These days, the crucial reforms to the European Monetary Union are almost an afterthought to the Brexit discussions at European Council meetings. Today’s Euro Summit conclusion was no exception. The slow train of institutional reform is moving but only at a snail’s pace.
European leaders have been working towards significant further reforms of the monetary union for almost 18 months. Today’s meeting was supposed to mark the climax of these efforts. It was almost an anti-climax. Eurozone leaders only agreed to the bare minimum, postponing many crucial decisions to June next year.
Progress? Only the bare minimum
The Summit endorsed the suggested reforms to the ESM and asked the eurogroup (the eurozone ministers of finance) to make sure the ESM treaty can be amended by June next year. The suggested reforms would make the process of applying to the ESM more transparent. On top of that, the Euro Summit agreed with the roadmap towards the common backstop to the Single Resolution Fund (SRF). There is still a ways to go in realising this, as sufficient progress has to be made in terms of risk reduction. This will only be assessed by 2020.
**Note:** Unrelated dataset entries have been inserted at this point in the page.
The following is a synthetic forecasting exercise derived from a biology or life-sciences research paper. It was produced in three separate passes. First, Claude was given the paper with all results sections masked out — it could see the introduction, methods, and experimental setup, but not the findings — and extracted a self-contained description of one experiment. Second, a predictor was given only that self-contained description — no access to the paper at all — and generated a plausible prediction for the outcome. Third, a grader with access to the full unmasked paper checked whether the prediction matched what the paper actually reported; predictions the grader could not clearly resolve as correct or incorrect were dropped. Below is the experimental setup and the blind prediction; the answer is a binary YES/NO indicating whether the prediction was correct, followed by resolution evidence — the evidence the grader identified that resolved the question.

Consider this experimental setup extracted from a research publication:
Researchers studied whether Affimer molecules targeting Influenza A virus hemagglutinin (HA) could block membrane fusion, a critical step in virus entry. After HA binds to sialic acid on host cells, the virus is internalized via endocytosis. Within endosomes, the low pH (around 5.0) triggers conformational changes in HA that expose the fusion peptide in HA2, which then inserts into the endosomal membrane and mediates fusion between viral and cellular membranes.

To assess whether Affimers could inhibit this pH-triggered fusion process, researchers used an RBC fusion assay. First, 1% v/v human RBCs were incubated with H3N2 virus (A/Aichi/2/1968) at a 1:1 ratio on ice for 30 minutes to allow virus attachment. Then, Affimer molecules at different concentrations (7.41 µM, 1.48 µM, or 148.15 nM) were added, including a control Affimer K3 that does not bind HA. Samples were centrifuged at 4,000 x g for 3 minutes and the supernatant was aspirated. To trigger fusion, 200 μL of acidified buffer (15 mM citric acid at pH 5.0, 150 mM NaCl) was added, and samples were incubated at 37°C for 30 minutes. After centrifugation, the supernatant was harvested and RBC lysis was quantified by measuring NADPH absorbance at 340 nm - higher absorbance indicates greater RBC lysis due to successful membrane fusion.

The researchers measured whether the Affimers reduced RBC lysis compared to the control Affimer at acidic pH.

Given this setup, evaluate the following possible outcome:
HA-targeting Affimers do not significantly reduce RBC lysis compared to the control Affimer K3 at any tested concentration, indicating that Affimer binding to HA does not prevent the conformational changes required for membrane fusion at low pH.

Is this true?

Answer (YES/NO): YES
Further progress regarding the banking and capital markets union was not made but decisions were delayed at least until Spring next year. Some hope was held that today would provide some concrete results about the eurozone budget, which has been discussed for quite some time now. While there initially seemed to be agreement between Germany and France on the matter, a eurozone budget will not be swiftly implemented. After the deadlock at the last eurogroup meeting, eurozone leaders today at least kept the idea of a eurozone budget alive, deciding that finance ministers should continue working on possible plans for implementation, timing and design of the budget. A final proposal should be tabled in June next year. The size of this budget as well as its purpose and financing, much discussed and highly contended, therefore also remains unclear.
Small steps into the right direction, but...
In sum, as much as European leaders stand united in the Brexit negotiations, they continue to be widely divided when it comes to further eurozone reforms. Today’s results were just a signing off of a small compromise. The risk of this approach is that once the EU budget has been agreed upon and the ESM Treaty has been amended, the window of opportunity for far-reaching reforms will be closed again. As it looks right now, the eurozone will first have to face another existential crisis before government leaders give up on the strategy of taking incremental baby steps.